Search Engine Architecture: How Full-Text Search Really Works
Every time a user types a query and gets results in milliseconds, a sophisticated pipeline of crawling, indexing, and ranking is at work. Understanding search engine architecture is essential for building fast, relevant search experiences at scale.
How Search Works: Crawl, Index, Rank#
All search systems follow three core phases:
- Crawl — Discover and fetch content (documents, pages, records).
- Index — Analyze and store content in a structure optimized for retrieval.
- Rank — Score and order results by relevance to the query.
Web search engines crawl billions of pages. Internal search systems ingest database records, product catalogs, or log entries. The architecture is the same.
The Inverted Index#
The inverted index is the foundational data structure behind full-text search. Instead of mapping documents to words, it maps each term to the list of documents containing it:
"kubernetes" → [doc_3, doc_17, doc_42]
"architecture" → [doc_3, doc_8, doc_17]
"search" → [doc_1, doc_3, doc_8, doc_42]
A query for "kubernetes architecture" intersects the posting lists to find doc_3 and doc_17. This is how engines return results in constant or near-constant time regardless of corpus size.
Tokenization, Stemming, and Analyzers#
Before text enters the index, it passes through an analysis pipeline:
- Tokenizer — splits text into tokens (
"full-text search"→["full", "text", "search"]). - Lowercasing — normalizes case.
- Stop-word removal — drops common words like "the", "is", "and".
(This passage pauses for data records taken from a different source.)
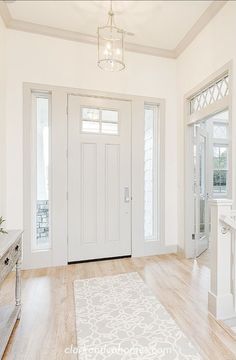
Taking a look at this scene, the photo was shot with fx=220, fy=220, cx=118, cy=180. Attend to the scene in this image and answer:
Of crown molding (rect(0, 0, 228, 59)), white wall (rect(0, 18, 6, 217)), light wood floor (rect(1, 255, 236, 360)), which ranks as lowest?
light wood floor (rect(1, 255, 236, 360))

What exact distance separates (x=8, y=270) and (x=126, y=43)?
136 inches

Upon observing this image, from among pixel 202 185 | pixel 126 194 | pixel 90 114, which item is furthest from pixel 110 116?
pixel 202 185

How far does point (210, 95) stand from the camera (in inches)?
118

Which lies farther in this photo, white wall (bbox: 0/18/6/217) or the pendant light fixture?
white wall (bbox: 0/18/6/217)

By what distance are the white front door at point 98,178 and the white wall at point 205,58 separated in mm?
871

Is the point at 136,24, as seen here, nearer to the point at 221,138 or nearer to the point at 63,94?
the point at 63,94

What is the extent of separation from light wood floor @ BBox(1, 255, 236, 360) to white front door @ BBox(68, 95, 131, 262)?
1.03 feet

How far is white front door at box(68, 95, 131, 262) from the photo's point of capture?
3.28 metres

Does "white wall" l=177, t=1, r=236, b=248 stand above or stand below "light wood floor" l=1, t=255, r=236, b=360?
above

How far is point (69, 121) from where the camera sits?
3244 millimetres

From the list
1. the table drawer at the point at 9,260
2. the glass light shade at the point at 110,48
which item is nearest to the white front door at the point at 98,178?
the glass light shade at the point at 110,48

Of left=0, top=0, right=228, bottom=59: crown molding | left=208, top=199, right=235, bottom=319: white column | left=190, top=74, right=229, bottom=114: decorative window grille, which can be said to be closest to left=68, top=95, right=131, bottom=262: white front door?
left=0, top=0, right=228, bottom=59: crown molding

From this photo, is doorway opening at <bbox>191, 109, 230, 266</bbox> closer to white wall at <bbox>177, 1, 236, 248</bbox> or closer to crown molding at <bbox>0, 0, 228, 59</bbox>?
white wall at <bbox>177, 1, 236, 248</bbox>

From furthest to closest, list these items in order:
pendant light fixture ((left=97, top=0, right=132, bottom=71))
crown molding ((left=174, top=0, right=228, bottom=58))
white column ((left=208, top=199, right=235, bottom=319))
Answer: crown molding ((left=174, top=0, right=228, bottom=58)), pendant light fixture ((left=97, top=0, right=132, bottom=71)), white column ((left=208, top=199, right=235, bottom=319))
- Stemming / Lemmatization — reduces words to roots (
"running"→"run").
In Elasticsearch architecture, this is configured per field:
{
"settings": {
"analysis": {
"analyzer": {
"blog_analyzer": {
"type": "custom",
"tokenizer": "standard",
"filter": ["lowercase", "stop", "snowball"]
}
}
}
},
"mappings": {
"properties": {
"title": { "type": "text", "analyzer": "blog_analyzer" },
"body": { "type": "text", "analyzer": "blog_analyzer" },
"slug": { "type": "keyword" }
}
}
}
Relevance Scoring: TF-IDF and BM25#
Search ranking determines result order. Two models dominate:
TF-IDF#
- Term Frequency (TF) — how often a term appears in a document.
- Inverse Document Frequency (IDF) — how rare the term is across all documents.
- Score = TF × IDF. Rare terms in a document get higher weight.
BM25#
BM25 is the default in Elasticsearch and Solr. It improves on TF-IDF with saturation (diminishing returns for repeated terms) and document-length normalization:
score(D, Q) = Σ IDF(qi) * (f(qi, D) * (k1 + 1)) / (f(qi, D) + k1 * (1 - b + b * |D| / avgdl))
Typical defaults: k1 = 1.2, b = 0.75. You rarely need to tune these unless your documents vary wildly in length.
Faceted Search#
Faceted search lets users filter results by categories — price range, brand, date, status. It requires maintaining aggregation-friendly data alongside the inverted index.
{
"query": { "match": { "body": "search engine architecture" } },
"aggs": {
"by_category": { "terms": { "field": "category.keyword" } },
"by_year": { "date_histogram": { "field": "date", "calendar_interval": "year" } }
}
}
Facets are computed in a single pass during query execution — no extra round trip.
Autocomplete and Typeahead#
Fast autocomplete requires specialized data structures:
- Prefix queries on keyword fields — simple but limited.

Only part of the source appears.